Mais il importe de se rappeler que si la doctrine brechtienne de l’activité fut un jour stimulante parce que l’activité et la praxis étaient très précisément à l’ordre du jour, elle est à présent d’autant plus capitale et d’actualité que ces thèmes ont précisément disparu de l’agenda, que beaucoup de gens paraissent immobilisés dans des institutions et dans une vie professionnelle qui semblent ne rendre possible aucun changement révolutionnaire, pas même sur le mode de l’évolution ou de la réforme. La stagnation aujourd’hui, partout présente à travers le monde sous la double condition du marché et de la mondialisation, de la marchandisation et de la spéculation financière, ne prend pas même le sinistre sens religieux d’une Nature implacable ; elle semble plutôt ne laisser aucune véritable place à l’action humaine et avoir rendu celle-ci obsolète.

C’est pourquoi une conception brechtienne de l’activité doit aujourd’hui aller de pair avec un renouveau de l’ancienne signification précapitaliste du temps lui-même, du changement ou du flux des choses : car c’est le mouvement de ce grand fleuve du temps – soit le Tao – qui nous ramènera progressivement en aval vers le moment de la praxis. Nous avons dû l’occulter et le refouler parce que nous en sommes venus à penser le capitalisme comme étant naturel et éternel et, en outre, afin de mieux dissimuler cet événement existentiel et générationnel qui lui est lié, à savoir notre propre mort. Brecht nous enjoint à embrasser la douleur de ce Devenir, de cette disparition, afin de conquérir des perspectives humaines plus heureuses.

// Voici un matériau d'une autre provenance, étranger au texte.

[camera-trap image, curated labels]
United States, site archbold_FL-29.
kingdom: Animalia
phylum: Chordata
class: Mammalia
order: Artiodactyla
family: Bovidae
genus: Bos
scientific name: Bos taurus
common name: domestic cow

C’est sans doute une proposition métaphysique dans le sens le plus noble du terme : et nous pouvons pour en témoigner convoquer, au choix, Héraclite dans une tradition, ou bien Mao Zedong dans une autre :

Une chose en détruit une autre, les choses émergent, se développent et sont détruites, c’est comme ça partout. Les choses qui ne sont pas détruites par d’autres choses se détruisent elles-mêmes. Pourquoi les gens meurent-ils ? L’aristocratie meurt-elle aussi ? C’est une loi naturelle. Les forêts vivent plus longtemps que les hommes, et pourtant même elles ne durent que quelques milliers d’années. (…) Le socialisme aussi sera éliminé, ça n’irait pas s’il ne l’était pas, car alors il n’y aurait pas de communisme. (…) La vie de la dialectique est le mouvement continu vers les contraires. L’humanité aussi ira à sa fin. (…) Nous devrions faire sans cesse progresser de nouvelles choses. Sinon que faisons-nous là ? Pourquoi voulons-nous des descendants ? Les choses nouvelles sont à découvrir dans la réalité, nous devons saisir la réalité 8.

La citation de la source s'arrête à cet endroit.